Contents
- GrouPS
- Example of createSampleFunc
- evaluateFunc
- initialM
- Check some parameters
- Initialization
- Compute ditsribution of M
- Compute Distribution of W
- Compute Distribution of Z
- Distribution of Tau
- Compute alpha Distribution
- Check for convergence
- Very simple convergence validation
- Evaluate the current solution
- Print the current iteraton
function [M,W,tau,alpha,rewardOverTime ] = GrouPS(bestSize,newSamples, sampleSize, nmbrGroups, DimPerGroup, latentDim, featureDim, Time, createSamplesFunc, evaluateFunc, initialM, maxNumberOfIterations, maxNumberOfInnerIterations, sigma2_M, antiConvergenceFactor, tauA, tauB, alphaA, alphaB, initialTau, initialAlpha)
GrouPS
The Group Factor Policy Search algorithm for the determination of the parameter matrix in policy search problems with fixed horizons.
- bestSize is the number of samples which are selected for computation based on their reward.

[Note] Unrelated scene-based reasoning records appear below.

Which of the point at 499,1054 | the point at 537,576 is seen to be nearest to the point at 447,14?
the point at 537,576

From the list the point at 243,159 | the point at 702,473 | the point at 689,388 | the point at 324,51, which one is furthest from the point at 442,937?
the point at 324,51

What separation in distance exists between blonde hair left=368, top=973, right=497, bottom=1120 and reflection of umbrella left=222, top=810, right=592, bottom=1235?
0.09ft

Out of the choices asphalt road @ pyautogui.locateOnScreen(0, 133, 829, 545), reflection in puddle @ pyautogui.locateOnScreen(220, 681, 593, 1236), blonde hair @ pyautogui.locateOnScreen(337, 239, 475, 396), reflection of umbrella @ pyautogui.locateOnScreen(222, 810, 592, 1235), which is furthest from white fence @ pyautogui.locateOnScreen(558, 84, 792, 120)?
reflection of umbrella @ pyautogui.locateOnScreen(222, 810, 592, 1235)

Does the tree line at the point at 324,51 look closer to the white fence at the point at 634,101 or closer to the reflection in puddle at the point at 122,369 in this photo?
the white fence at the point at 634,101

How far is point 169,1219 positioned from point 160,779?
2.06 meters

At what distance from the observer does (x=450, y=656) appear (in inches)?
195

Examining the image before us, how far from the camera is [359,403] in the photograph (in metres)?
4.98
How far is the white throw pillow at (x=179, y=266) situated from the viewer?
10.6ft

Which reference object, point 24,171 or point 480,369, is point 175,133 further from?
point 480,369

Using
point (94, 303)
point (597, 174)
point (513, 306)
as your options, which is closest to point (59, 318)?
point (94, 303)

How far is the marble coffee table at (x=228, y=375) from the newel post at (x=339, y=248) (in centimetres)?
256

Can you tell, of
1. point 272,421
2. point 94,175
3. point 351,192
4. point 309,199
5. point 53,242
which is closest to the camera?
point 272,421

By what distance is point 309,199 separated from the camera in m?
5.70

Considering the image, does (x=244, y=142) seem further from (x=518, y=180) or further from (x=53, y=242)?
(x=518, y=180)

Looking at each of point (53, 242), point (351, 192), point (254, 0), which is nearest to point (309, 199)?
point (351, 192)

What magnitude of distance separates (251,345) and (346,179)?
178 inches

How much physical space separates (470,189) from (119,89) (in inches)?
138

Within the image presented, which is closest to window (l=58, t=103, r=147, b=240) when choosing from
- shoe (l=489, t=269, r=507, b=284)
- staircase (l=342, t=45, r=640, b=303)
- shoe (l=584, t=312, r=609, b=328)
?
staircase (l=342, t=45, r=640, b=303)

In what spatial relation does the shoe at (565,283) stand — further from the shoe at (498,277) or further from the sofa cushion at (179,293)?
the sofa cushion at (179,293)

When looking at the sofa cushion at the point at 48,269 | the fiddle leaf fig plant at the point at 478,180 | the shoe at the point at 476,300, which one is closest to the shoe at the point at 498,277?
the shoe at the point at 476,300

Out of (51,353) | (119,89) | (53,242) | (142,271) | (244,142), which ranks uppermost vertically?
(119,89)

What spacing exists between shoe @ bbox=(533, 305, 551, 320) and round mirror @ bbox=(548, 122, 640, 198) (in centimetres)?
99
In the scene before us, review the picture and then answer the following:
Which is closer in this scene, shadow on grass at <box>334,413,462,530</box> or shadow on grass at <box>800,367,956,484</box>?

- newSamples is the number of samples created in each iteration based on the current model. The same amount of samples is previously removed from the current set of samples.
- sampleSize is the number of samples in the whole sample set.
- nmbrGroups is the amount of groups.
- DimPerGroup is a vector consisting of the number of dimensions for each group. The first element defines the number of dimensions for the first group, the last element the number of dimensions for the last group.
- latentDim is the number of latent dimensions.
- featureDim is the number of basic functions in the feature vector, i.e. the number of rows of the feature vector.
- Time is the number of time steps.
- createSamplesFunc is a function called to create one sample, i.e. trajectory. See below for details.
- evaluateFunc is a function called to evaluate a sample, i.e. to compute the reward. See below for details.
- initialM is the initial parameter matrix, used in the very first iteration. It is given by a cell array, see below for an example.
- maxNumberOfIterations is the maximal number of iterations the algorithm is executed. In each Iteration samples are created.
- maxNumberOfInnerIterations is the maximal number of inner iterations executed to determine the parameters of the distribution. For all inner iterations the same set of samples is used.
- sigma2_M is the variance of the prior normal distribution of M.
- antiConvergenceFactor is the factor for the resizening of the W matrix and the tau parameters.
- tauA is the A parameter of the prior gamma distribution of tau. Is fixed for all iterations.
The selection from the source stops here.